Fisherman’s Friends: 10 fisherman from Cornwall are signed by Universal Records and achieve a top ten album

Fisherman’s Friends (12A)
Running time 1hr 52 min
Rating ***

YOU know the type – the ‘small’, ‘quirky’, unfailingly schmaltzy British movie that appears cynically calculated to melt hearts, storm the national box office and maybe even bag a few Baftas. Fisherman’s Friends is the latest exemplar of this pseudo-genre, an excruciatingly quaint biopic that charts the fortunes of a Cornish novelty band. As palatable Saturday-afternoon-at-the-pictures fare, it hits all the right notes, packed with fetching shanties and provincial hijinks, but it’s formulaic to a fault and possessed of the briniest of edges, its script as rigid as a wizened seadog. Still, it’s fantastically inoffensive, as
nourishing and forgettable as a middling Sunday roast.

This is a film that savours the little things – depending on your tolerance for charming, gooey nonsense, that’s either its selling point or its Achilles heel. Its idyllic Port Isaac is peopled by hoary-voiced seamen, eternally suspicious of tourists and their ungodly ways; a cheating controversy at a pub quiz represents the apex of the film’s drama. The world’s lamest stag do brings high-flying music exec Danny (Daniel Mays) to the town; he’s in the throes of a midlife crisis, struggling to
identify with the loathsome city slickers he’s taken as an entourage. Enter the Fisherman’s Friends, a local a cappella outfit who take pride in being the least marketable thing this side of the A30. Initially in jest, Danny resolves to get them a record deal and is gradually won over by the band’s stubbornness and wit, all the while courting Alwyn (Tuppence Middleton), the tenacious daughter of one among the singers.

The musical numbers, while familiar, are performed with laudable gusto. The film brims with staunchly regional touches and flourishes, even if it does occasionally feel as if said regionalism was, in fact, concocted by a committee in a cushy London office. There’s a fun sequence where the Friends, invited to sing the national anthem on live radio, instead belt out a rendition of the Cornish national anthem; the leader of the group (James Purefoy, on gloomy form) humbles Danny with nuggets of coastal wisdom. It’s when the film eschews this parochialism to seek out a broader appeal that it truly backfires – the gags frequently fall flat, a tendency best exemplified by a hackneyed Reservoir Dogs paean.
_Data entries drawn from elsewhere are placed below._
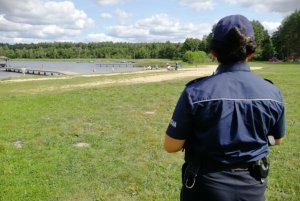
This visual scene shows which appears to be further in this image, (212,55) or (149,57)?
(149,57)

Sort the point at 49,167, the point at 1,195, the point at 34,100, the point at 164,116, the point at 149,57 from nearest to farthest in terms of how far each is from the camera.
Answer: the point at 1,195
the point at 49,167
the point at 164,116
the point at 34,100
the point at 149,57

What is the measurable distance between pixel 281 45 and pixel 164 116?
94.5 meters

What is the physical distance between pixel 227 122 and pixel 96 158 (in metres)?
5.15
The band are an amiable bunch, though the screenplay renders them an amorphous, Borg-like entity, largely without the foibles and idiosyncrasies that would have made them individually worth talking about. Still, it’s great to see the likes of Dave Johns (star of I, Daniel Blake) on the big screen again. While it takes creative liberties along the way, Fisherman’s Friends doesn’t go nearly as far as it could have in embellishing its true-life underdog story, keen to remain true to its earthy, unmistakably Cornish roots. In the age of the mega-budget studio picture, that’s to be commended.